#### SUPPLIED MATERIAL
'''
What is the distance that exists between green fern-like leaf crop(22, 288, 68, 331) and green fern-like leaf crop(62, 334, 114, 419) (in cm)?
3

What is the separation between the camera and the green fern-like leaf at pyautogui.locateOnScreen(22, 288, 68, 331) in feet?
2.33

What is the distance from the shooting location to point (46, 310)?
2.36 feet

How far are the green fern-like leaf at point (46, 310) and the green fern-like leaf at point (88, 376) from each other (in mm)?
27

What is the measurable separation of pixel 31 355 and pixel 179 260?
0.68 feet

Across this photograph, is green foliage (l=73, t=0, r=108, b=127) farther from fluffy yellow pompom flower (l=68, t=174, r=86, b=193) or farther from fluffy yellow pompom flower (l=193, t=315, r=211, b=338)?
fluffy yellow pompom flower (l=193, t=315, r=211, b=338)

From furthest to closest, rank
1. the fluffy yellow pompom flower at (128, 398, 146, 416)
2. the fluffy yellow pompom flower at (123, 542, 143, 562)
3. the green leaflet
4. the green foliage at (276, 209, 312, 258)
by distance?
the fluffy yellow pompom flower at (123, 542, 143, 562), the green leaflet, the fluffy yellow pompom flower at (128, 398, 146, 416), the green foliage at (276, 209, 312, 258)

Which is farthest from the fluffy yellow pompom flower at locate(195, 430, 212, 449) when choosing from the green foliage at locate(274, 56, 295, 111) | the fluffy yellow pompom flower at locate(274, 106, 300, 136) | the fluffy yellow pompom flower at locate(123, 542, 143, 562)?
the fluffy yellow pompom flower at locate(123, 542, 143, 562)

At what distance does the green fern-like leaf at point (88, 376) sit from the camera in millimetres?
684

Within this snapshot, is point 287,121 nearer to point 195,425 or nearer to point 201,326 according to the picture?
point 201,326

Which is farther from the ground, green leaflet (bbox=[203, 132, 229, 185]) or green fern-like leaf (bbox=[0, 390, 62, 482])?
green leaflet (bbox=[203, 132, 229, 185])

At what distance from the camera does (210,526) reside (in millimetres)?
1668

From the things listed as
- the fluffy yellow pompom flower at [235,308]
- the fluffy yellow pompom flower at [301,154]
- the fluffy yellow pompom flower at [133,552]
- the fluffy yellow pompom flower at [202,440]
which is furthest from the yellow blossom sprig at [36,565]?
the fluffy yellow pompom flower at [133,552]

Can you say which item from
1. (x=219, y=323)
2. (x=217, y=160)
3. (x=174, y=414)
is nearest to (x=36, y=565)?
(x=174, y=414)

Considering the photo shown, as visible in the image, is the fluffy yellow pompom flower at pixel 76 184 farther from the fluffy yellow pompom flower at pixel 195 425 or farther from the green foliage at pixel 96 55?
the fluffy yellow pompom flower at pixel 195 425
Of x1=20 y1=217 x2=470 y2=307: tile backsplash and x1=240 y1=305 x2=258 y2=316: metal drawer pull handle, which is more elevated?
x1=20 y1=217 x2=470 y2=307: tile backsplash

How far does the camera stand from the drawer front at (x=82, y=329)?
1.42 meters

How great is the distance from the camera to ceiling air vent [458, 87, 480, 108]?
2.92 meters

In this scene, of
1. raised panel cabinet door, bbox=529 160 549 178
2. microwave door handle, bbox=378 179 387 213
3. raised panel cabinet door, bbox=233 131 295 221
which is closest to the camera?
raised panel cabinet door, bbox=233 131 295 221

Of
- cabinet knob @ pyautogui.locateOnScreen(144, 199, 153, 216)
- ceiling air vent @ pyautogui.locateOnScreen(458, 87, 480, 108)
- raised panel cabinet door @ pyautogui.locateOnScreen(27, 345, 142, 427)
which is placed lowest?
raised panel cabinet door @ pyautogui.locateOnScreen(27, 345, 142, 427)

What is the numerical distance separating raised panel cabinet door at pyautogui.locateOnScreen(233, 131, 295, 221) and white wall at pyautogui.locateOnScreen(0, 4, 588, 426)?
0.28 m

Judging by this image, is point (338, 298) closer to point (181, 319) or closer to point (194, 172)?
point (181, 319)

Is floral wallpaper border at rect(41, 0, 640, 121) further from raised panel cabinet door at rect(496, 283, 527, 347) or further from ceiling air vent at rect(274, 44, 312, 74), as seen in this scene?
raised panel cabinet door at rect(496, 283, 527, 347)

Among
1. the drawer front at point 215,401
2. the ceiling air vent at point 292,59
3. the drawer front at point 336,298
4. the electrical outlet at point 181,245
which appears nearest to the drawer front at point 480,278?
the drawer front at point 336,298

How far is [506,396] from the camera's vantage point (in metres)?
'''
#### PROBLEM TO SOLVE
Reproduce every item above word for word.

#### RESPONSE FOR THIS EXERCISE
What is the distance that exists between green fern-like leaf crop(22, 288, 68, 331) and green fern-like leaf crop(62, 334, 114, 419) (in cm)?
3

What is the separation between the camera and the green fern-like leaf at pyautogui.locateOnScreen(22, 288, 68, 331) in feet?
2.33

What is the distance from the shooting location to point (46, 310)?
2.36 feet

How far are the green fern-like leaf at point (46, 310) and the green fern-like leaf at point (88, 376) from each other (in mm)?
27

What is the measurable separation of pixel 31 355 and pixel 179 260?
0.68 feet

Across this photograph, is green foliage (l=73, t=0, r=108, b=127) farther from fluffy yellow pompom flower (l=68, t=174, r=86, b=193) or farther from fluffy yellow pompom flower (l=193, t=315, r=211, b=338)?
fluffy yellow pompom flower (l=193, t=315, r=211, b=338)

From furthest to closest, rank
1. the fluffy yellow pompom flower at (128, 398, 146, 416)
2. the fluffy yellow pompom flower at (123, 542, 143, 562)
3. the green leaflet
4. the green foliage at (276, 209, 312, 258)
by distance?
the fluffy yellow pompom flower at (123, 542, 143, 562), the green leaflet, the fluffy yellow pompom flower at (128, 398, 146, 416), the green foliage at (276, 209, 312, 258)

Which is farthest from the fluffy yellow pompom flower at locate(195, 430, 212, 449) when choosing from the green foliage at locate(274, 56, 295, 111) | the fluffy yellow pompom flower at locate(274, 106, 300, 136) | the fluffy yellow pompom flower at locate(123, 542, 143, 562)?
the fluffy yellow pompom flower at locate(123, 542, 143, 562)

At what distance does the green fern-like leaf at point (88, 376) sit from the camera in millimetres?
684

Within this snapshot, is point 287,121 nearer to point 195,425 or nearer to point 201,326 according to the picture?
point 201,326

Which is farther from the ground, green leaflet (bbox=[203, 132, 229, 185]) or green fern-like leaf (bbox=[0, 390, 62, 482])?
green leaflet (bbox=[203, 132, 229, 185])

At what distance from the camera does (210,526) reside (in millimetres)?
1668

From the things listed as
- the fluffy yellow pompom flower at [235,308]
- the fluffy yellow pompom flower at [301,154]
- the fluffy yellow pompom flower at [133,552]
- the fluffy yellow pompom flower at [202,440]
which is furthest from the yellow blossom sprig at [36,565]?
the fluffy yellow pompom flower at [133,552]

Can you say which item from
1. (x=219, y=323)
2. (x=217, y=160)
3. (x=174, y=414)
is nearest to (x=36, y=565)?
(x=174, y=414)

Considering the photo shown, as visible in the image, is the fluffy yellow pompom flower at pixel 76 184 farther from the fluffy yellow pompom flower at pixel 195 425 or farther from the green foliage at pixel 96 55?
the fluffy yellow pompom flower at pixel 195 425
Of x1=20 y1=217 x2=470 y2=307: tile backsplash and x1=240 y1=305 x2=258 y2=316: metal drawer pull handle, which is more elevated?
x1=20 y1=217 x2=470 y2=307: tile backsplash

How far does the camera stand from the drawer front at (x=82, y=329)?
1.42 meters

How great is the distance from the camera to ceiling air vent [458, 87, 480, 108]?
2.92 meters

In this scene, of
1. raised panel cabinet door, bbox=529 160 549 178
2. microwave door handle, bbox=378 179 387 213
3. raised panel cabinet door, bbox=233 131 295 221
which is closest to the camera?
raised panel cabinet door, bbox=233 131 295 221

Of
- cabinet knob @ pyautogui.locateOnScreen(144, 199, 153, 216)
- ceiling air vent @ pyautogui.locateOnScreen(458, 87, 480, 108)
- raised panel cabinet door @ pyautogui.locateOnScreen(27, 345, 142, 427)
which is placed lowest?
raised panel cabinet door @ pyautogui.locateOnScreen(27, 345, 142, 427)

What is the numerical distance separating raised panel cabinet door at pyautogui.locateOnScreen(233, 131, 295, 221) and white wall at pyautogui.locateOnScreen(0, 4, 588, 426)?
0.28 m

Judging by this image, is point (338, 298) closer to point (181, 319) or closer to point (194, 172)?
point (181, 319)

Is floral wallpaper border at rect(41, 0, 640, 121) further from raised panel cabinet door at rect(496, 283, 527, 347) or further from ceiling air vent at rect(274, 44, 312, 74), as seen in this scene?
raised panel cabinet door at rect(496, 283, 527, 347)

Among
1. the drawer front at point 215,401
2. the ceiling air vent at point 292,59
3. the drawer front at point 336,298
4. the electrical outlet at point 181,245
which appears nearest to the drawer front at point 480,278?
the drawer front at point 336,298

How far is [506,396] from the camera's vantage point (in metres)?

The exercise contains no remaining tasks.